Pour tenir la promesse d'Emmanuel Macron de désengorger tous les services d'urgence d'ici à fin 2024, le ministre de la Santé, François Braun, a annoncé cette semaine la généralisation du service d'accès aux soins (SAS) « dès l'année 2023 ». Imaginé dans le Pacte de refondation des urgences de 2019 et lancé dans une première phase pilote dans 13 régions et 22 sites en novembre 2020, le dispositif est en effet considéré comme un antidote à l'engorgement des urgences. Le ministre en a d'ailleurs été l'un des premiers expérimentateurs en Moselle.

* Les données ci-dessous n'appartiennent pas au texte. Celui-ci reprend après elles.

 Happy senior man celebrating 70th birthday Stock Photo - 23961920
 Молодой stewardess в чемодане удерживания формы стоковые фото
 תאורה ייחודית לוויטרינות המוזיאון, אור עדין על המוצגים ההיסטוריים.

Pour accompagner cette extension, l'ancien président de Samu-Urgences de France (SUDF) a lancé lundi, à l'occasion d'un déplacement dans la Vienne au CHU de Poitiers, puis dans une maison de santé pluridisciplinaire, une mission composée de cinq personnalités : trois médecins (un généraliste, le Dr Yannick Frezet, deux urgentistes, les Drs Yann Penverne et Henri Delelis-Fanien), un représentant des patients prochainement désigné par France Assos Santé et Céline Etchetto, directrice déléguée à l’organisation de l’offre de soins de l’ARS Nouvelle-Aquitaine. « Cette mission se déplacera dans toute la France jusqu’à l’été 2023 pour s’inspirer des expériences réussies et ainsi permettre le déploiement des SAS dans tous les territoires en articulation avec les organisations locales déjà existantes », a détaillé le ministère.

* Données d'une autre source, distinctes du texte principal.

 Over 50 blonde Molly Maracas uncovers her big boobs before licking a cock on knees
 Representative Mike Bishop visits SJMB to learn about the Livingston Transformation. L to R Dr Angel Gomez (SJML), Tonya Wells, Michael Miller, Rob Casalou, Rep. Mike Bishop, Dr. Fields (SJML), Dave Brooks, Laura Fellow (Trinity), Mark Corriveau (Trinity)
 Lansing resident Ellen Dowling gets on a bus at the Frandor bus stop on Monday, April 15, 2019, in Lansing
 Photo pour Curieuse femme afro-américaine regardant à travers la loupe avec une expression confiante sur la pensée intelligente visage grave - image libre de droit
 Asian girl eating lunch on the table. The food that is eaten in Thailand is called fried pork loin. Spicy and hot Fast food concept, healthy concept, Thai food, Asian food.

D'ores et déjà, ladite mission pourrait s'inspirer du retour d'expériences de la phase pilote qui sera publié prochainement par la direction générale de l'offre des soins (DGOS). En effet, plusieurs enseignements ont été dévoilés cette semaine. Pour l'heure, la France compte 31 sites opérationnels, couvrant la moitié de la population. « Il reste encore la moitié du chemin à faire », reconnaît Ségur. Pour la branche médecine générale, « près de 50 % des actions prises par les SAS sont des conseils médicaux téléphoniques ». Cette tendance tend d'ailleurs « à croître », indique le ministère. Et pour préserver « les ressources des services d’urgences et l’articulation avec les effecteurs en ville », il se veut être « attentif » à « un développement raisonné, et sans abus » des centres de soins non programmés.
Un décret en concertation
L'annonce ministérielle n'enchante pas vraiment le Dr Antoine Leveneur, président de la conférence nationale des URPS médecins libéraux (CN-URPS). En janvier dernier, le généraliste normand avait jugé prématurée la généralisation du service d'accès aux soins. Trois mois plus tard, le président de l'union de Normandie n'a pas changé d'avis. « Nous attendons encore la version finale du décret SAS qui posera vraiment les choses », dit-il. Ce texte « en cours de concertation » doit en effet compléter le cadre réglementaire du dispositif et sécuriser les organisations.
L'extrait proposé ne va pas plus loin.